Published on Jan 24, 2023 and last reviewed on Jun 05, 2023   -  7 min read


Undifferentiated connective tissue disease is an autoimmune disorder but not completely a connective tissue disorder. Read this article to know more.

What Is Undifferentiated Connective Tissue Disease?

Undifferentiated connective tissue disease (UCTD) is an autoimmune connective tissue disorder that is diagnostically exclusive and has similar serological and clinical manifestations to systemic autoimmune disease but does not fulfill the diagnostic criteria of a defined connective tissue disorder. The clinical manifestations are similar to any of the other connective tissue diseases, so the clinical presentation can vary widely among patients.

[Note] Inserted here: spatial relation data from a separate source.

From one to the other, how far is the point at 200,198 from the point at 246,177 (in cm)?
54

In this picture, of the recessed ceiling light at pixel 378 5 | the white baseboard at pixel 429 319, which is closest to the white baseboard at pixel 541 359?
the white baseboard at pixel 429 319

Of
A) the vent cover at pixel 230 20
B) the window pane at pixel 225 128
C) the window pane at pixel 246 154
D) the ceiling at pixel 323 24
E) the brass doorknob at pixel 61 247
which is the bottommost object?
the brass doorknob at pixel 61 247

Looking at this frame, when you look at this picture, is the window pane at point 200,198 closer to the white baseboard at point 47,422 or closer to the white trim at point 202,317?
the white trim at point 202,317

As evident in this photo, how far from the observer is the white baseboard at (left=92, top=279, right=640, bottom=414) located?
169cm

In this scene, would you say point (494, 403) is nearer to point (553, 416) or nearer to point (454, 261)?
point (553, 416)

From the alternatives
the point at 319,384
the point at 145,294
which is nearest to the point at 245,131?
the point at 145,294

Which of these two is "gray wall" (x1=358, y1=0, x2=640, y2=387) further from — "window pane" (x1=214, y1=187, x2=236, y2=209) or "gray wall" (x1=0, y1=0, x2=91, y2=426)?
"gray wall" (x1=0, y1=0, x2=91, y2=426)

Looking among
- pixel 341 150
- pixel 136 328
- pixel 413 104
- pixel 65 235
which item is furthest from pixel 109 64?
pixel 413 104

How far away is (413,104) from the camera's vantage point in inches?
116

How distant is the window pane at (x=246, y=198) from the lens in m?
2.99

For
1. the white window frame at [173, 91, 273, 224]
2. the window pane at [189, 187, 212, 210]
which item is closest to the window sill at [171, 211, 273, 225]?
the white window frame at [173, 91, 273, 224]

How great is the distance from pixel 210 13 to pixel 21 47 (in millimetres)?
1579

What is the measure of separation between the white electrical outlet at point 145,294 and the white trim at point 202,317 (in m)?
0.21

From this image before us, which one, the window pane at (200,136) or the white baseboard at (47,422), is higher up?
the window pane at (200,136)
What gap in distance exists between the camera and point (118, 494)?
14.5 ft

Who Is Susceptible to UCTD?

UCTD is observed 90 percent of the time in females between the ages of 33 and 44. Most of the time, the condition does not progress into a definitive connective tissue disorder. Up to 50 percent of patients with a defined connective tissue disorder have UCTD. The white population is 70 percent more prone to UCTD than any other race.

What Causes UCTD?

UCTD is an autoimmune disorder, so the condition follows the common etiology of any other autoimmune disease. UCTD is caused when the body’s immune system fails to differentiate between its own cells and foreign cells, ending up attacking the former.

There is a significant rise in the activity of the immune system, which may result in the formation of autoantibodies or by activation of antigen-specific T-cells and can target autoantigens present within different connective tissues.

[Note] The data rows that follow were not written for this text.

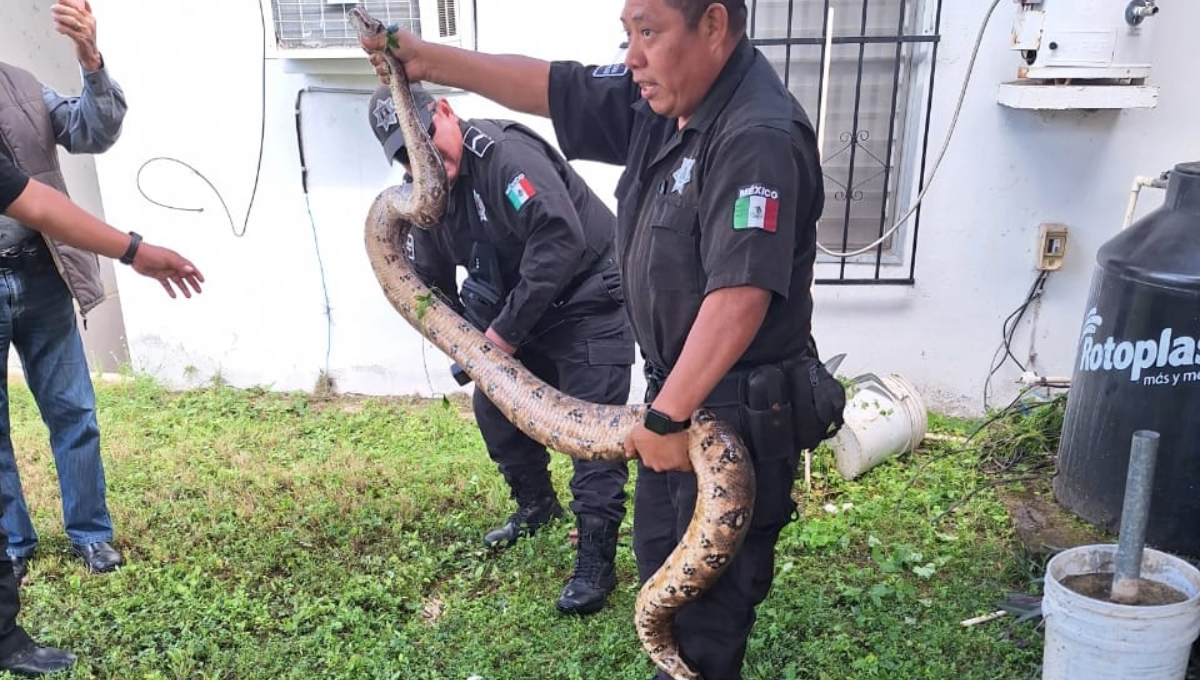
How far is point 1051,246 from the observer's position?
15.8ft

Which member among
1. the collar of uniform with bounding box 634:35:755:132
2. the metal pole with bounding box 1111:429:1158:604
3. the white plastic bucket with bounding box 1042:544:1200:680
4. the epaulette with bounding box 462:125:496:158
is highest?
the collar of uniform with bounding box 634:35:755:132

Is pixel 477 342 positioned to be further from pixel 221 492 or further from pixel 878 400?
pixel 878 400

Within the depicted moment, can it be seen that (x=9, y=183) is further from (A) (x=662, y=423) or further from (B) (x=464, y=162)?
(A) (x=662, y=423)

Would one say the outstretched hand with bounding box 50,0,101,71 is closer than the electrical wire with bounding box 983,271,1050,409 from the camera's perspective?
Yes

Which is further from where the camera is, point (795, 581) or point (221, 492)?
point (221, 492)

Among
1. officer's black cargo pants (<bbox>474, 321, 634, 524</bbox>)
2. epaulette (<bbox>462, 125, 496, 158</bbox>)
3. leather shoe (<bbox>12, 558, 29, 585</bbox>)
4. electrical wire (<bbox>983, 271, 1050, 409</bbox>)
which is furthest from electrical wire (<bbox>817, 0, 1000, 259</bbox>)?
leather shoe (<bbox>12, 558, 29, 585</bbox>)

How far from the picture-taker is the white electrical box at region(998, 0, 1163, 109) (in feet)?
13.5

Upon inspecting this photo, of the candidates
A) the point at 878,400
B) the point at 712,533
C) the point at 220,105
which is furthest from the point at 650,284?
the point at 220,105

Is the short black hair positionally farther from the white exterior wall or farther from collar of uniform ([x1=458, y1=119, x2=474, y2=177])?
the white exterior wall

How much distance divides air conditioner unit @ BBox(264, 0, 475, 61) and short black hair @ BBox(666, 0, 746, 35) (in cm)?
289

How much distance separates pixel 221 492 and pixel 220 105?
90.2 inches

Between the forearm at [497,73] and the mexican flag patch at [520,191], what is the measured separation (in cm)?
60

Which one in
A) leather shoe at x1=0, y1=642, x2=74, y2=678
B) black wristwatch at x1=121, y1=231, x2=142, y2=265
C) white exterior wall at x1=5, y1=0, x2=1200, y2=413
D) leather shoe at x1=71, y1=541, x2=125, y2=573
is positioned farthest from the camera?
white exterior wall at x1=5, y1=0, x2=1200, y2=413

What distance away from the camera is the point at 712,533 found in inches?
92.9
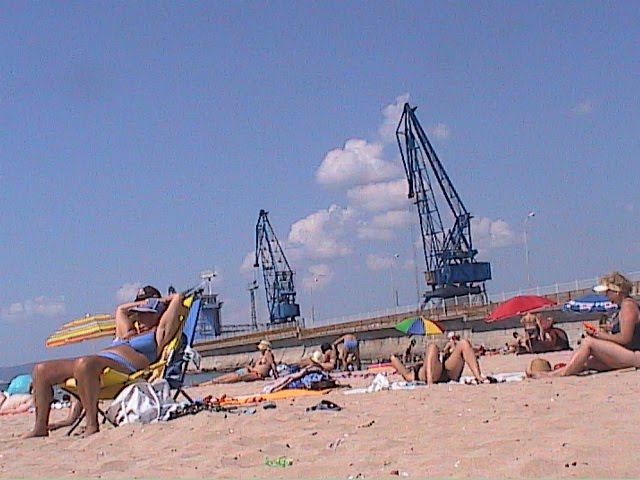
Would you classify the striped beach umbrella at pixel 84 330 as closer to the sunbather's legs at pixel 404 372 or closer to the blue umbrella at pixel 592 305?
the sunbather's legs at pixel 404 372

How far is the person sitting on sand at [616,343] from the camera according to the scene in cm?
708

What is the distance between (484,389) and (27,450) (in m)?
3.56

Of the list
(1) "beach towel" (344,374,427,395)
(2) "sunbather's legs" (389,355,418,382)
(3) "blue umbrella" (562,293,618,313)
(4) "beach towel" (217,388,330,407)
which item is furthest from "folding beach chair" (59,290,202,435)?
(3) "blue umbrella" (562,293,618,313)

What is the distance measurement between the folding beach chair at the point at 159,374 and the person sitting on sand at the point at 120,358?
5cm

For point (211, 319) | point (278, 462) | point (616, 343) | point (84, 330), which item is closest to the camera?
point (278, 462)

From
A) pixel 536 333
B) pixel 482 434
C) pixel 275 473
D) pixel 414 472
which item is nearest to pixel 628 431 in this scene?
pixel 482 434

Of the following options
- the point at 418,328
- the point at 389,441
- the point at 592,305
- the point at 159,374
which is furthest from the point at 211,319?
the point at 389,441

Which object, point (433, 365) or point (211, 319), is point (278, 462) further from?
point (211, 319)

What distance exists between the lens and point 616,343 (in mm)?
7246

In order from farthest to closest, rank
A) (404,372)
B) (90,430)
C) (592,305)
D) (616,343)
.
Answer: (592,305), (404,372), (616,343), (90,430)

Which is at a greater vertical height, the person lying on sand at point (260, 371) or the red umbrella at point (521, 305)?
the red umbrella at point (521, 305)

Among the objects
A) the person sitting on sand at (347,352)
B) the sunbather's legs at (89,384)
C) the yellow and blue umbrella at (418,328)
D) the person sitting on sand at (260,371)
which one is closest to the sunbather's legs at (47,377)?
the sunbather's legs at (89,384)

The initial presentation of the disorder might be vague and slow or rapid and then may or may not progress into a definitive connective tissue disorder.

UCTD can be triggered in the presence of environmental factors like cigarette smoke, pollutants, and ultraviolet light. In the presence of these factors, there is a decline in the T-regulatory cell population which triggers the development of UCTD. Further decline in the T-regulatory cell population worsens the symptoms, ultimately transforming into a definitive connective tissue disorder.

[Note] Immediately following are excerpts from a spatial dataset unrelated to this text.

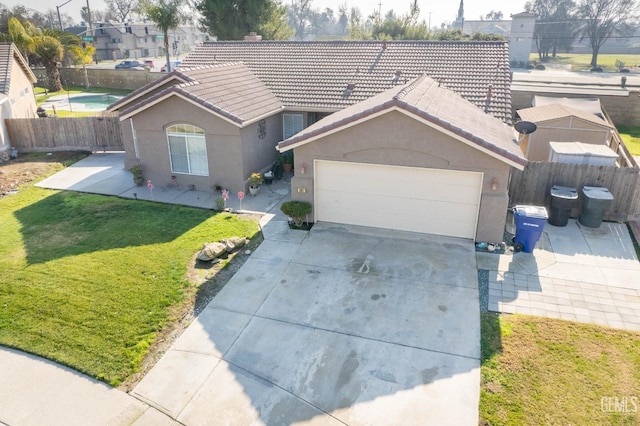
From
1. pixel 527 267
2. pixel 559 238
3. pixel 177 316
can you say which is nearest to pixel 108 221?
pixel 177 316

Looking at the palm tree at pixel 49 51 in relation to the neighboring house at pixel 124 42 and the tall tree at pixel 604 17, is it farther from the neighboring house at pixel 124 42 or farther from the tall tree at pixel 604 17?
the tall tree at pixel 604 17

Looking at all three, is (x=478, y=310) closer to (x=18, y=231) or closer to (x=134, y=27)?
(x=18, y=231)

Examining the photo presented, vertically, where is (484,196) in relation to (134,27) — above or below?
below

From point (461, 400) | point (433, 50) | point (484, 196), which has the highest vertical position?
point (433, 50)

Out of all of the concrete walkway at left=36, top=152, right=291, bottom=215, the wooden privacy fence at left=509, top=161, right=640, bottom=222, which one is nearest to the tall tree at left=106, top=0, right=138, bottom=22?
the concrete walkway at left=36, top=152, right=291, bottom=215

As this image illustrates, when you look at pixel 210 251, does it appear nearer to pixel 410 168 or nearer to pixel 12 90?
pixel 410 168

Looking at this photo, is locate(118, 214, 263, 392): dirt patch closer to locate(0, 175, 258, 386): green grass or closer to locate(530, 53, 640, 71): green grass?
locate(0, 175, 258, 386): green grass
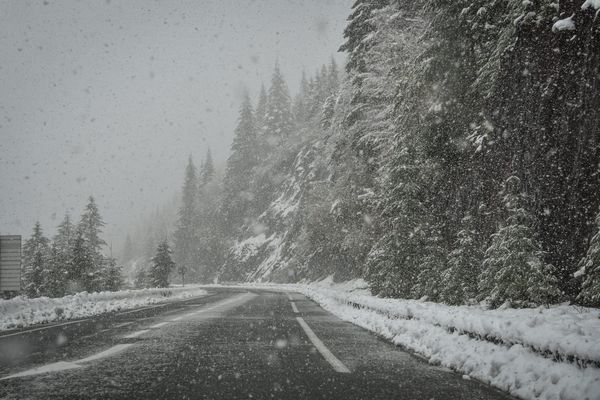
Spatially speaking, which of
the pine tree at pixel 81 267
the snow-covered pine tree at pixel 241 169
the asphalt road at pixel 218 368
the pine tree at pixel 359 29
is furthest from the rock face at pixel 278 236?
the asphalt road at pixel 218 368

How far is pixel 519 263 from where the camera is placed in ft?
30.8

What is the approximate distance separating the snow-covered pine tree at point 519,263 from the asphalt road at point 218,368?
2.95 m

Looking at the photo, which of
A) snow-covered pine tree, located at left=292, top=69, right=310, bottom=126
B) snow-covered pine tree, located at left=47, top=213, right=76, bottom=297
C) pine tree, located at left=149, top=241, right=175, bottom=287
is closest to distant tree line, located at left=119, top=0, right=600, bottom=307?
snow-covered pine tree, located at left=47, top=213, right=76, bottom=297

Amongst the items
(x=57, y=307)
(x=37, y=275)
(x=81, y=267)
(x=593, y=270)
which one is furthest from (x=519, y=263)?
(x=37, y=275)

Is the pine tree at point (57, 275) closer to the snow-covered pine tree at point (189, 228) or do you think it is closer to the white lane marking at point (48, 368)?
the white lane marking at point (48, 368)

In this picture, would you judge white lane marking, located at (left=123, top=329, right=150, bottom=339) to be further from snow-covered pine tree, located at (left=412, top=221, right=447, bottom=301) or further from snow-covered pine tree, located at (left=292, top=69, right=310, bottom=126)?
snow-covered pine tree, located at (left=292, top=69, right=310, bottom=126)

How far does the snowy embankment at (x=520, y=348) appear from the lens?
4043mm

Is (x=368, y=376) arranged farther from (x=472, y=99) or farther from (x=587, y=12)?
(x=472, y=99)

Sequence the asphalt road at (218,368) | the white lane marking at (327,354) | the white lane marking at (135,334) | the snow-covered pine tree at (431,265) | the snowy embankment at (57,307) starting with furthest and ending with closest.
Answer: the snow-covered pine tree at (431,265) → the snowy embankment at (57,307) → the white lane marking at (135,334) → the white lane marking at (327,354) → the asphalt road at (218,368)

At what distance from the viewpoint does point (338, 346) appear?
795 centimetres

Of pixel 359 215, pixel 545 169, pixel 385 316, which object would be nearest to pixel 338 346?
pixel 385 316

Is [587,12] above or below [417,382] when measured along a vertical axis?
above

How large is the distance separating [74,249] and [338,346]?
40.2 metres

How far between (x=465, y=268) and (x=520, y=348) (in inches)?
333
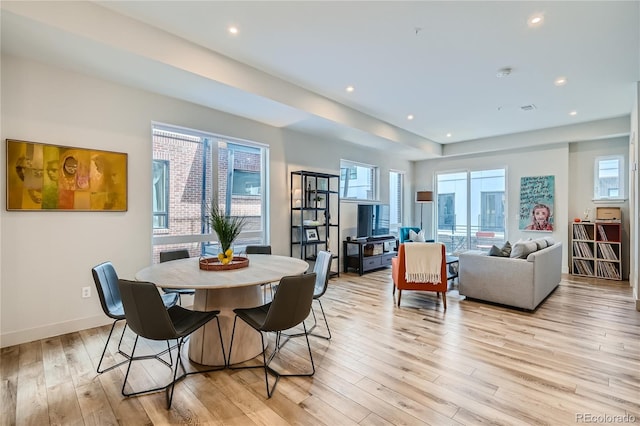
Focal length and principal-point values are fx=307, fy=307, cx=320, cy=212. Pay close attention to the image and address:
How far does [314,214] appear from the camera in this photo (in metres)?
5.88

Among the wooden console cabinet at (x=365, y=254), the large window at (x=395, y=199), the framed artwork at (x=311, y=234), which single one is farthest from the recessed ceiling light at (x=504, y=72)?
the large window at (x=395, y=199)

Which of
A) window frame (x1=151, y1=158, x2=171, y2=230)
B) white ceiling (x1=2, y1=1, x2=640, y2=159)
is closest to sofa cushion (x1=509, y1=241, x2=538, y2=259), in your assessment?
white ceiling (x1=2, y1=1, x2=640, y2=159)

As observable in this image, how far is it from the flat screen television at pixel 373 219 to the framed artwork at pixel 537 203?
→ 9.79ft

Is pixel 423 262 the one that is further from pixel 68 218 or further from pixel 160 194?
pixel 68 218

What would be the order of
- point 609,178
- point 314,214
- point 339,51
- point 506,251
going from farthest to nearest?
point 609,178 → point 314,214 → point 506,251 → point 339,51

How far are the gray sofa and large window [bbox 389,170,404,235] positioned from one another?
3.66 m

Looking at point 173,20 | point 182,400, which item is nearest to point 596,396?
point 182,400

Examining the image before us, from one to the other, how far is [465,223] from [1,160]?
832cm

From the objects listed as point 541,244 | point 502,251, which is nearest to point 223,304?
point 502,251

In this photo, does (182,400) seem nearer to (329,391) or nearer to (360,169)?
(329,391)

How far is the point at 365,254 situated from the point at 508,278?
2.83m

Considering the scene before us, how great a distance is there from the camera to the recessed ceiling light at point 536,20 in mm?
2697

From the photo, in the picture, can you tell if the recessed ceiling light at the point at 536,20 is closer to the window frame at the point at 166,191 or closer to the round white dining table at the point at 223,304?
the round white dining table at the point at 223,304

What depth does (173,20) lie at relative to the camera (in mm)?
2812
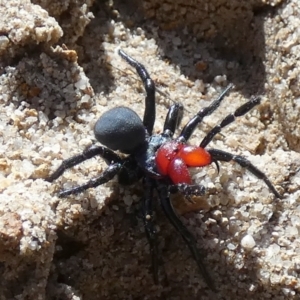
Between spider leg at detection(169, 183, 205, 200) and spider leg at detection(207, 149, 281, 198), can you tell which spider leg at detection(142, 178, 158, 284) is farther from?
spider leg at detection(207, 149, 281, 198)

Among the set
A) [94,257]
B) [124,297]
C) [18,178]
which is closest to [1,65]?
[18,178]

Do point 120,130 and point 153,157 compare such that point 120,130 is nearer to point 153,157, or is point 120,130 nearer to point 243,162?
point 153,157

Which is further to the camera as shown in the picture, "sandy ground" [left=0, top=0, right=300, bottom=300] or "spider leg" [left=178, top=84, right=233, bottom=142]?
"spider leg" [left=178, top=84, right=233, bottom=142]

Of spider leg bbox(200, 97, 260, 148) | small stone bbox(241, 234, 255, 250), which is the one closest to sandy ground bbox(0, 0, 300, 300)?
small stone bbox(241, 234, 255, 250)

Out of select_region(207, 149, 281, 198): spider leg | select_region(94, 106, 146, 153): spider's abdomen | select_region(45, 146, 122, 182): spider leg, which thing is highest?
select_region(207, 149, 281, 198): spider leg

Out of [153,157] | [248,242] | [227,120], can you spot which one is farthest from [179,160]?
[248,242]

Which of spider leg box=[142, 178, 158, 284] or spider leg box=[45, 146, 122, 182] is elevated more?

What Is the Pathophysiology of UCTD?

The occurrence of UCTD, like other autoimmune connective tissue disorders, is multiphasic.

In the initial stages of UCTD, the diagnosis can not be established as there is no serological evidence or signs and symptoms. The patient may even be unaware of the presence of any disease.

In the next stage, autoantibodies can be detected in the serum with an absence of clinical manifestations. This might be a gap phase between detecting autoantibodies and the onset of significant signs or symptoms. The nature and duration of the phase can be significantly variable among patients.

In the final stage of pathogenesis, clear signs and symptoms, along with antinuclear antibodies in the serum can be detected. The patient may continue to exhibit the same phase or may worsen with time which might indicate the progression of the disease into a definitive connective tissue disorder.

There are various serological markers used to diagnose or detect an autoimmune disorder. Anti-Ro or Anti-SSA and anti-U1-RNP are usually detected in serological studies specific to UCTD.

The absolute and relative number of the natural regulatory T-cells was found to be decreased in patients with UCTD, which is associated with the progression to a differentiated connective tissue disease. There is an association between the degree of variation of declining natural regulatory T-cells with the nature of the definitive connective tissue disorder it progresses to.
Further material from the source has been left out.